In February 2013, Dominick and Stand Up! with Pete Dominick left P.O.T.U.S. and moved to Indie, in the morning time slot of 6:00 to 9:00 AM Eastern, with a repeat immediately following at 9:00 AM. On this new channel and slot, the show has continued to spend a lot of time on politics but has also had more freedom to branch out into other topics, including religion, race, energy, education policy, veterans' issues, and parenting, among others.

Guests that have been interviewed on Stand Up! with Pete Dominick include Michael Scheuer, former CIA analyst; Tim Wise, prominent anti-racist activist and writer; David Kilcullen, former senior counterinsurgency advisor to General David Petraeus; Evan Wolfson, civil rights attorney and advocate; Ann Coulter, social and political commentator, columnist, and author; Jesse Ventura, former governor of Minnesota; Kashif Hasnie, RAND fellow and expert on issues pertaining to Afghanistan and Pakistan, and many others.

On October 11, 2019, following two days of an unexpected absence from live broadcasting, Dominick announced through a recorded message at the start of his normal time slot that SiriusXM failed to renew his contract with the satellite radio platform, and Dominick had decided to "end the show early". It was unclear how long the show could have continued had it lasted through the final days of what was contractually suggested.

===Rick Sánchez firing===
On September 30, 2010, Rick Sánchez was interviewed on Sirius XM's radio show Stand Up With Pete Dominick. Sánchez's interview occurred on the final day of his show in the 8 p.m. time slot and he was reportedly angry about being replaced by CNN's new Parker Spitzer talk show.
The day following his remarks, CNN announced that Sanchez was no longer employed with the company.

==CNN==
In March 2010, Dominick began appearing as a correspondent on CNN's John King, USA, in a man on the street segment called "Pete on the Street". Dominick's weekend show What the Week premiered on CNN in October 2010.

== Personal views ==

Dominick is routinely open about his political and philosophical views on the program Stand Up! With Pete Dominick, freely admitting that he brings personal bias to the show, and a strong opinion on certain issues (e.g., gay marriage). During his CNN broadcasts in particular, he routinely has left-leaning bias, but his SiriusXM show Stand Up! With Pete Dominick usually consists of an open debate.

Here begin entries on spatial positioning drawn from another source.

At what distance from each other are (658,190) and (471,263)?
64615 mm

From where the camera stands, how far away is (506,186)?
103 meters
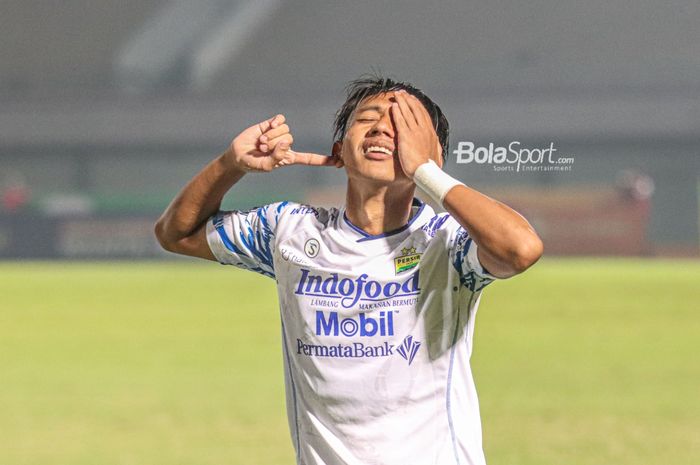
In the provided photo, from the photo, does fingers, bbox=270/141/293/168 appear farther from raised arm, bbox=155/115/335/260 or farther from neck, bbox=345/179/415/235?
neck, bbox=345/179/415/235

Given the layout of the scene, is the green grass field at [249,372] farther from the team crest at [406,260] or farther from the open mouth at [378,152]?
the open mouth at [378,152]

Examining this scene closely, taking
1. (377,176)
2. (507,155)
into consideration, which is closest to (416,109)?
(377,176)

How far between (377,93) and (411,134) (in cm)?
21

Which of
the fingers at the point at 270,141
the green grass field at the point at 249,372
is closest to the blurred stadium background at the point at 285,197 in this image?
the green grass field at the point at 249,372

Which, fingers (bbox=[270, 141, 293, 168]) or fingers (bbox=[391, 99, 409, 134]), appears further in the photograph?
fingers (bbox=[270, 141, 293, 168])

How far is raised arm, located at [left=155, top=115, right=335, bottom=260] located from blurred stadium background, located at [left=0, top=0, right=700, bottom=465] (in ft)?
5.76

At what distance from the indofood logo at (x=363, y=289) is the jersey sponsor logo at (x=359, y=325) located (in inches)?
1.5

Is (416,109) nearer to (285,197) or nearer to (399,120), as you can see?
(399,120)

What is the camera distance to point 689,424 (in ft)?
22.9

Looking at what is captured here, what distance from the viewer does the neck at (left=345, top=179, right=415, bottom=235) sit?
2518 millimetres

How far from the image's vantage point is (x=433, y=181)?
2.34 meters

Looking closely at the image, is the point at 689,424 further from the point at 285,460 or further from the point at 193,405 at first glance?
the point at 193,405

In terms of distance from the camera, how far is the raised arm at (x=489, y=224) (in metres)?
2.21

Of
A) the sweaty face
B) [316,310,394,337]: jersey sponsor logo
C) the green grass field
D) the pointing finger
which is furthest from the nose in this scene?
the green grass field
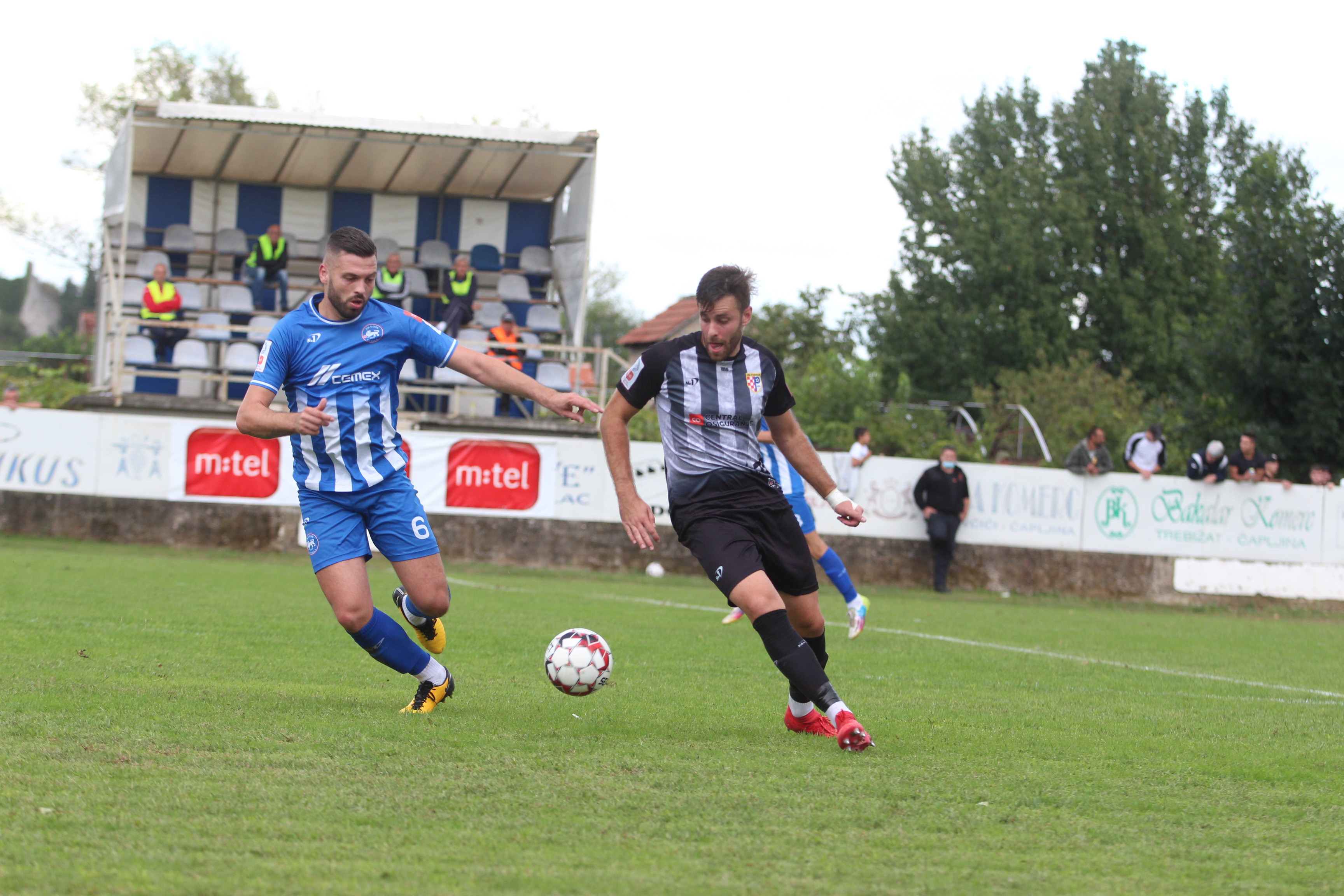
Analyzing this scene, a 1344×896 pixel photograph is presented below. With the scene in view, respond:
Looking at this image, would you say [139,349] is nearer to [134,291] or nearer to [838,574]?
[134,291]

He describes himself as an agnostic atheist whenever relevant subjects arise, a view point he described arriving at "around 1996 or 1997", leaving behind the Catholic beliefs he had grown up with. More recently, Dominick has stated that while he doesn't necessarily believe in a God, he has a strong spiritual side and believes in the interconnectedness of life. He practices transcendental meditation.

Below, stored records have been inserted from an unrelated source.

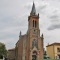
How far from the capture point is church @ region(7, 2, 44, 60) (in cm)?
6025

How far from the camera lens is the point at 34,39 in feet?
202

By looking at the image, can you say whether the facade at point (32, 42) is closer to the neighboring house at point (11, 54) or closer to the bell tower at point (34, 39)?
the bell tower at point (34, 39)

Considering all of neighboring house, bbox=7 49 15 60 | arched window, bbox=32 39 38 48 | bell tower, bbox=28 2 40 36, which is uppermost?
bell tower, bbox=28 2 40 36

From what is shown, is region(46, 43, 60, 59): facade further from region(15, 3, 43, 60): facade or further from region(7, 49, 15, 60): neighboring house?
region(7, 49, 15, 60): neighboring house

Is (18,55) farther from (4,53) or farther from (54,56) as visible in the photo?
(54,56)

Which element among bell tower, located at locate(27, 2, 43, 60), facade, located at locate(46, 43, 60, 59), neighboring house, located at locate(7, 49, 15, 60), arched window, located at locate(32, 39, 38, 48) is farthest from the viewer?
neighboring house, located at locate(7, 49, 15, 60)

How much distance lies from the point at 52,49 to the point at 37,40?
834 cm

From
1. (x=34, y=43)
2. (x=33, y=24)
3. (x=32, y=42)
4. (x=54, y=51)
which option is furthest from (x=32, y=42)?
(x=54, y=51)

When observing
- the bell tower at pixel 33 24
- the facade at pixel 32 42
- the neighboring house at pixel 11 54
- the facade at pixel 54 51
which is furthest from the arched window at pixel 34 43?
the neighboring house at pixel 11 54

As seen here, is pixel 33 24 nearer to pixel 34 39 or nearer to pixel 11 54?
pixel 34 39

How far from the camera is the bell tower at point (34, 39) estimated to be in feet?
197

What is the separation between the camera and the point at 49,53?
226 feet

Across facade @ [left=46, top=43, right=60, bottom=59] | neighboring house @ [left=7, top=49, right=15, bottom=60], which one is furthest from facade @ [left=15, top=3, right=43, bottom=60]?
neighboring house @ [left=7, top=49, right=15, bottom=60]

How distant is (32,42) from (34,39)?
1.28m
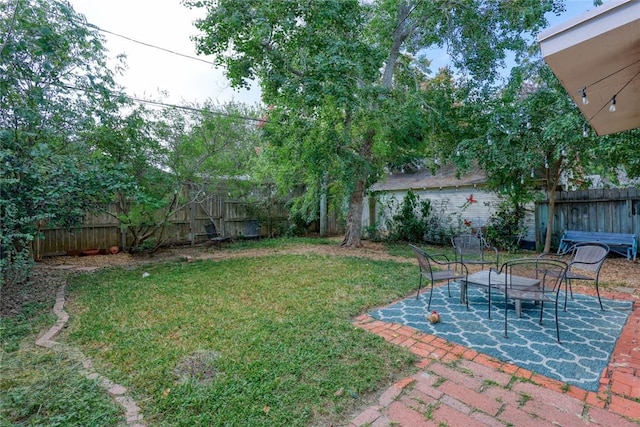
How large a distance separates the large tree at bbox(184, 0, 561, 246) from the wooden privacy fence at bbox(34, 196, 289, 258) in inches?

He can also be heard admitting regularly to being fallible—that he can be wrong and has been wrong—and encouraging listeners to challenge him "through conversation on important issues." He can also be heard telling his listening audience on practically every episode to "think for yourself", to "check your sources", and to "always question what you hear" and so forth, a message he typically closes every episode with.

He consistently tries to avoid political labels, insisting that callers speak to the issues without pigeon-holing themselves with labels that do not contribute anything meaningful other than partisan divisions.

== Personal life ==

Dominick lives in Rockland County, New York, with his wife and two daughters.

Dominick attended and graduated from SUNY Cobleskill, where he spent his time playing lacrosse, announcing basketball games, and working as a resident assistant.